◆ Document extract ◆

┄┄┄┄┄┄┄┄┄┄

SHNS Coronavirus Tracker (Thursday PM Update)

The Latest on COVID-19

JULY 2, 2020....Massachusetts is forging ahead with its economic and social reopening, Gov. Charlie Baker announced Thursday, and the designated Phase 3 businesses like gyms, movie theaters museums and casinos are cleared to resume restricted operations in most of the state starting Monday.

In Boston, Phase 3 will begin the following week, on July 13. As part of this next phase, professional sports teams will be able to once again hold games, but without spectators in the stands. Baker joined Boston Mayor Marty Walsh on an afternoon trip to Fenway Park "to mark this progress."

"The success is due in no small part to the vigilance and dedication that has been shown by the people of Massachusetts, but we should not and cannot slow down or step back now," Baker said earlier in the day, during his State House press conference. "We know that COVID-19 won't be taking any time off this summer, and we need to maintain vigilance if we wish to continue to move forward."

Before breaking for the holiday weekend -- when Cape Cod officials, pleased with relaxed quarantine guidelines for travelers arriving from neighboring states, are still cautioning to avoid large gatherings -- the House and Senate shipped Baker a compromise bill expanding early and mail-in voting options for this year's election.

┄┄┄┄┄┄┄┄┄┄

◆ Provided records ◆
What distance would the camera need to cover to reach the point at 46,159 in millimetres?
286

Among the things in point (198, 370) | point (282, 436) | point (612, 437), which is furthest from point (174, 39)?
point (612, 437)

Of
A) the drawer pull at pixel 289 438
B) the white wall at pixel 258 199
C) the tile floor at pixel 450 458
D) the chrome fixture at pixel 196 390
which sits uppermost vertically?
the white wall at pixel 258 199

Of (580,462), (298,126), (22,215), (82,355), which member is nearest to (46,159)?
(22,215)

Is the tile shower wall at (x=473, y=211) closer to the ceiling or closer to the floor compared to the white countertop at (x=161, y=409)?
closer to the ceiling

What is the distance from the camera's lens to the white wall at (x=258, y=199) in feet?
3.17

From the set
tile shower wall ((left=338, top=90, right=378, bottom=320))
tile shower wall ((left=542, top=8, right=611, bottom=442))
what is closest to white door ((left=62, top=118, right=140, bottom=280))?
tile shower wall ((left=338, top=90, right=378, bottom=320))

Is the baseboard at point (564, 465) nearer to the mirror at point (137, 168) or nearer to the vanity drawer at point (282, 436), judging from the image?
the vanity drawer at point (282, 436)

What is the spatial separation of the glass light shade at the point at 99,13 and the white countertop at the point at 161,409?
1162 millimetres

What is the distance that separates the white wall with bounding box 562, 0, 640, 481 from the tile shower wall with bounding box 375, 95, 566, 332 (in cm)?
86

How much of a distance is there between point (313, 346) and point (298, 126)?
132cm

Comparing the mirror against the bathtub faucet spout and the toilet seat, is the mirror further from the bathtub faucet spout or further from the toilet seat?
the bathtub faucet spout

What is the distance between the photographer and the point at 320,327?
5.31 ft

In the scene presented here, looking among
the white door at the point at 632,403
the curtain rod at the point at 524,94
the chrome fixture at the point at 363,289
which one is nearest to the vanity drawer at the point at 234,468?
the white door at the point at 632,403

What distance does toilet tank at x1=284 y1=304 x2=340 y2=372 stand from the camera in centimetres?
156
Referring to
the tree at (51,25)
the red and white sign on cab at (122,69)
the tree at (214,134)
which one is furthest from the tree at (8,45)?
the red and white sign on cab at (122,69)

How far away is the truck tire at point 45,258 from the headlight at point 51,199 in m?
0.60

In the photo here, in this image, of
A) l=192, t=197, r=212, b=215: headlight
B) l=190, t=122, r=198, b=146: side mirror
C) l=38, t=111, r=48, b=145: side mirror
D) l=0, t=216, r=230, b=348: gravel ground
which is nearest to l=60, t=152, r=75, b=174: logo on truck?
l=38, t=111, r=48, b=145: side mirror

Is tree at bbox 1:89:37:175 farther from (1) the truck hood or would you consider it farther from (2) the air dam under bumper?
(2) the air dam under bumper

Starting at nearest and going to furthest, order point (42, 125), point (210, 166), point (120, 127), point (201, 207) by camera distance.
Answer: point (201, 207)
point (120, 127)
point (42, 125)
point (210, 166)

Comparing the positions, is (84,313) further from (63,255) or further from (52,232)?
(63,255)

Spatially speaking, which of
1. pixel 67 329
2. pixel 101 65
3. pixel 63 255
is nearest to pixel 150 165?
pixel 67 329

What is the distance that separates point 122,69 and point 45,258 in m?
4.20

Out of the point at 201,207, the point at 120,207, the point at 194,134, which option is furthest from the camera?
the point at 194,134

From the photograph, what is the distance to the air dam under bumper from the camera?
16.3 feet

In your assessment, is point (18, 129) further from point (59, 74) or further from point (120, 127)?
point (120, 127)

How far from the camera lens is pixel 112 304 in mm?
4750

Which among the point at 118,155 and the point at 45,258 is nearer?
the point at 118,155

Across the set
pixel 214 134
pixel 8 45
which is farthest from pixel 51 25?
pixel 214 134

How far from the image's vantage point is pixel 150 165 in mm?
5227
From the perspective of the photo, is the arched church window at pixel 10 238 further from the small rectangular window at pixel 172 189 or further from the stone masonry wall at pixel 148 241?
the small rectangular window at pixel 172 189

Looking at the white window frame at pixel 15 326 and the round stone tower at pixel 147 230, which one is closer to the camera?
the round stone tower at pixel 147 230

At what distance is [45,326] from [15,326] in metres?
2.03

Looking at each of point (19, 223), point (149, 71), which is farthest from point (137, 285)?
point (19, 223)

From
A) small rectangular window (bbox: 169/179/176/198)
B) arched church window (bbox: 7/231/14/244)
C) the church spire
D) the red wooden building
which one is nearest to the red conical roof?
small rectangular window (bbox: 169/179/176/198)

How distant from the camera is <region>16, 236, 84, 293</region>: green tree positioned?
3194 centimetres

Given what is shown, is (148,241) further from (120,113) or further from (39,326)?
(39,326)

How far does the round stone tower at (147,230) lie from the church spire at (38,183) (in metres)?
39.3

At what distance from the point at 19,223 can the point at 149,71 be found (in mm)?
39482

┄┄┄┄┄┄┄┄┄┄

◆ Activity 1 ◆
According to the coronavirus tracker update, on what date does Phase 3 begin in Boston?
◆ Activity 2 ◆
Write out everything in the coronavirus tracker update from "Before breaking for" down to "this year's election.".

◆ Answer space 1 ◆
July 13

◆ Answer space 2 ◆
Before breaking for the holiday weekend -- when Cape Cod officials, pleased with relaxed quarantine guidelines for travelers arriving from neighboring states, are still cautioning to avoid large gatherings -- the House and Senate shipped Baker a compromise bill expanding early and mail-in voting options for this year's election.